This automated 3D-cell-culture platform enables industrial-scale manufacturing of high-quality tissue cells. The culture conditions can control cell phenotype, gene expression, and stem-cell differentiation. As tissue engineering and 3D bioprinting technologies improve, current cell manufacturing methods will be unable to meet the high-volume requirements for producing functional living cells used to build tissue constructs and eventually organs. Available 2D cell factories greatly increase productivity, but these have limited cell capacity and require human support that prevents production at an industrial scale. Additionally, the adhesion of cells to tissue culture plastic in 2D vessels and 3D bioreactors alters their phenotype and drives stem cell differentiation, which limits cell quality.
Researchers at the University of Florida have developed an automated 3D-cell-culture manufacturing system for large-scale production of high-quality cells.
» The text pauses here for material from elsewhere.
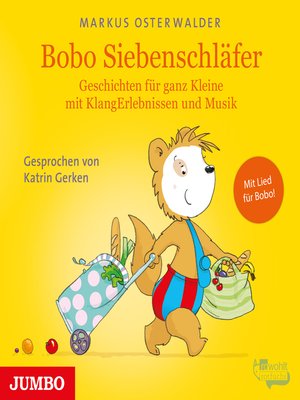 cover image of Bobo Siebenschläfer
With this system, the biomanufacturing industry can achieve high-volume production of living cells for applications in drug screening, tissue engineering, and regenerative medicine.
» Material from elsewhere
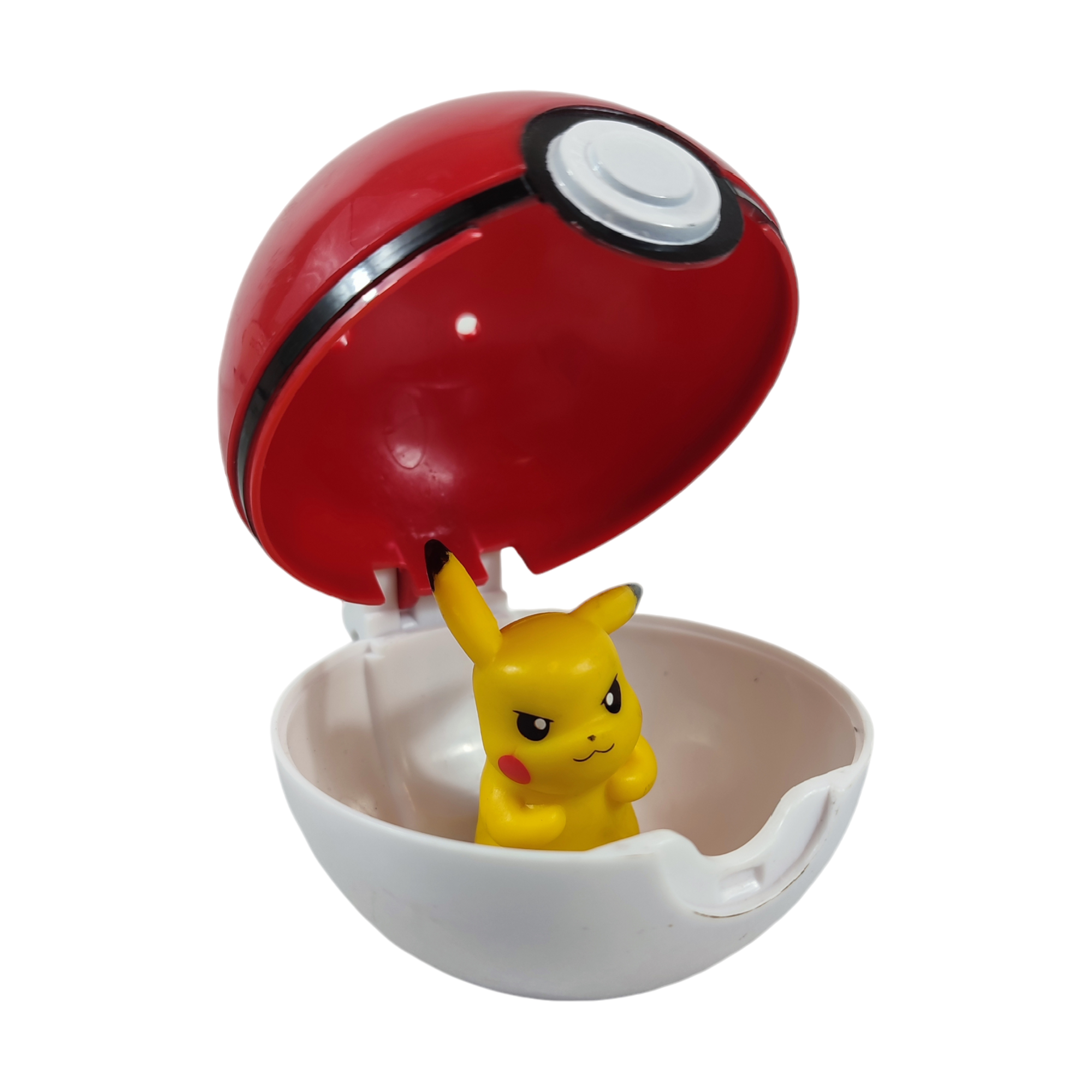 POKEBALL - Pokémon - Bon état sur Label Emmaüs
Automated manufacturing system capable of mass-producing high-quality tissue cells
This cell manufacturing system uses packed microgels as a 3D printing media for designing extracellular matrix (ECM) structures that contain cells. The microgels swell in liquid culture media to form a packed granular gel. Using the 3D growth medium, an automatic cell culture-manufacturing loop can print 3D cellular structures and incubate them in a perfusion bioreactor, as well as process and re-print them to expand cell populations. The porous microgel packs facilitate liquid perfusion for exchanging nutrients and waste, which controls cell viability and metabolism. Additionally, the 3D ECM microenvironment preserves cell phenotype, gene expression profiles, and stem-cell pluripotency, making it easier to produce high-quality cells with desired properties.